Je suis en chemin pour
aller magasiner une gogosse-souvenir à mon chum sur le pont Charles quand les
notes d’un piano rebondissent jusqu’à mes oreilles. Je les attrape toutes au
vol en cherchant c’est qui l’effronté qui me les garroche. Je me retrouve
devant un jardin zen grandeur nature. Un gigantesque carré de sable, des
râteaux, des roches, un pianiste. Mon cœur ralentit, s’adapte au tempo. Je
m’avance, j’enlève mes sandales, je présente mes orteils aux grains fins du
jardin. J’attrape un râteau, celui qui est cassé, le traine derrière moi. Le
pas doux. Je le fais dériver autour de ma robe en tournant.
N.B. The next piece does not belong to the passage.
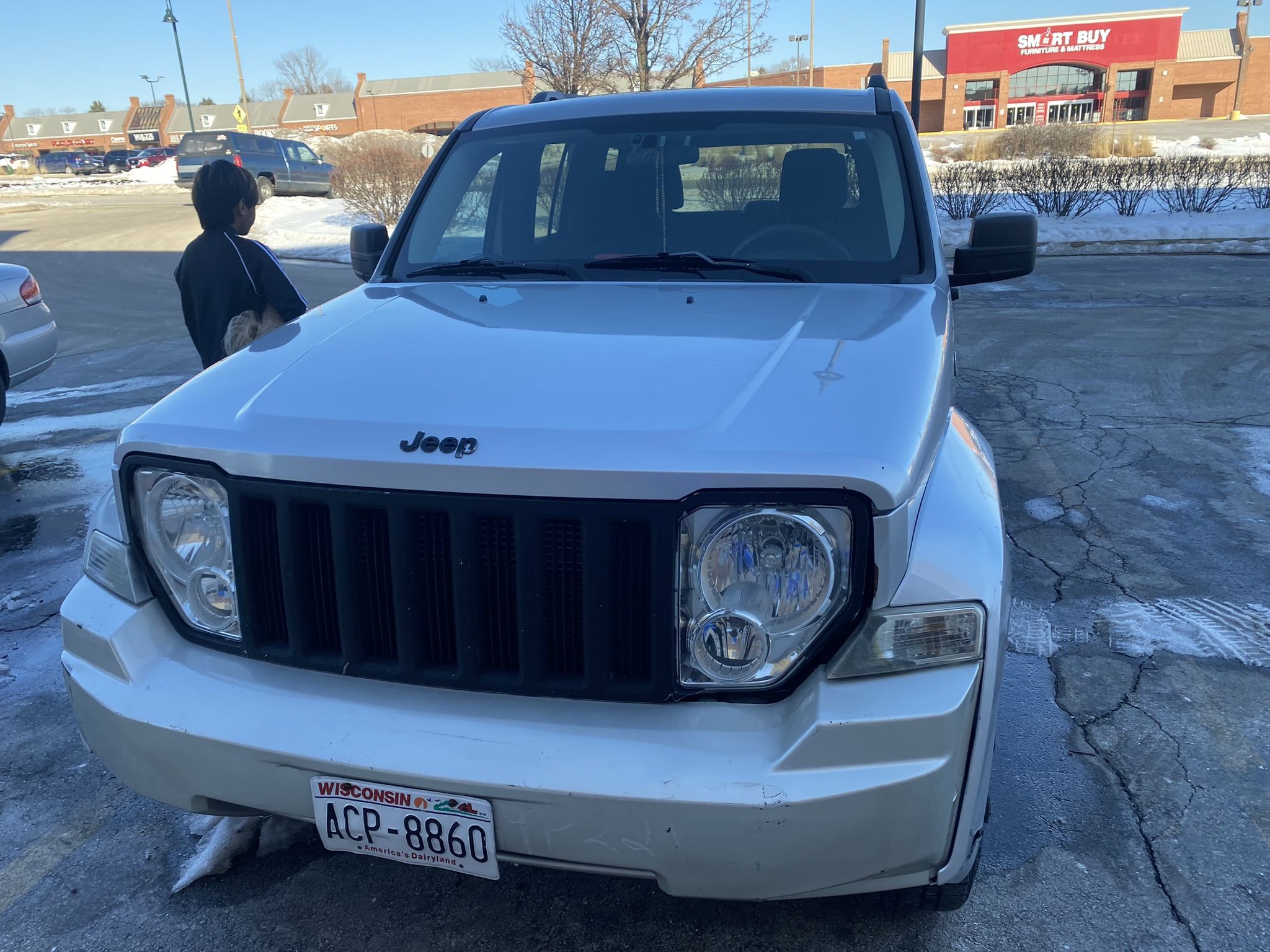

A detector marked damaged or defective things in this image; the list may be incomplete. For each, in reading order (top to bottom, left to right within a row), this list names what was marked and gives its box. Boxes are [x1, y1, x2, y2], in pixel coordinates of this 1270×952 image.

cracked asphalt [0, 201, 1265, 952]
Je m’enroule autour
comme un trdelník
sur
sa broche. Je suis en transe, je ferme les yeux et me berce dans les ossements
en bois du bâton. Le rythme accélère, mon corps suit. Je tournoie plus vite! Plus
loin! Plus haut! JE TOMBE DU CARRÉ DE SABLE! C’est un paquet d’yeux éplapourdis
qui m’accueillent quand mon cul rencontre le sol. Coudonc, j’ai tu encore fucked
up mes heures de médications? Décalée de l’horaire!
Ka
Ora ! Ka Ora !
Newzealand
Newzealand Newzealand, ça fait un mois qu’on se fréquente, trente jours qu’on
embue les vitres d’un camping-car à se faire l’amour. J’ai 19 ans pis c’est toi
mon premier.
J’avais
jamais voyagé avant, c’est Steven pis Alex, mes nouveaux meilleurs chums de
cégep, qui m’ont convaincu de les suivre. On s’est installé un soir, par terre
sur des coussins, nos verres de vin en équilibre sur une pile de livres. C’est
là que le débat a commencé. Verres vides, on s’astine tine tine tin toé
l’argentine ce serait pas beau? Moé je vote pour le Maroc. Je savais que
c’était toi le mien, pis oui, de façon très déloyale, j’ai joué la carte du
premier voyage pour te gagner. C’est pas de ma faute, j’ai pogné un kick
sur toi quand j’ai commencé à jouer au rugby. Tsé… les All Blacks, les hakas,
TJ Perenara… tout ça pesait son poids dans la balance entre mes angoisses pis
mes envies. Ç’a marché. On a marché. Des mètres, des kilomètres, tes formes
sinueuses, ta Dusky Track, l’eau dans les bottes percées.
On
est reparti de Christchurch vers Auckland hier. C’est demain qu’on s’embrasse
langoureusement dans le cadre de porte en se disant aurevoir, mais aujourd’hui,
it’s game day, All Blacks vs Wallabies. 130 piasses le billet. Mes amis
étaient pas prêts à payer ça, faque je suis toute seule au Eden Park, une bière
dans les mains, une autre en dessous de mon banc. Ben, y’a moi pis 49 999
autres personnes.
KAPA O PANGO KIA WHAKAWHENUA AU I AHAU ! Le capitaine se promène
à travers ses hommes en commandant le haka HI AUE, HI ! KO AOTEAROA E
NGUNGURU NEI ! Les guerriers se
tapent sur les cuisses, s’agenouillent au sol, prêts à bondir. Y’a quelque
chose dans la texture de l’air qui vient de changer, d’épaissir. Dans la foule,
les poils de bras des uns se tressent aux poils de bras des autres. KO KAPA
O PANGO E NGUNGURU NEI ! On est toutes liés par le même magnétisme devant
ce chef qui guide son armée, les veines qui deviennent un circuit électrique
autour du stade. KIA WHAKAWHENUA AU I AHAU ! Laissez-moi devenir un avec ma terre.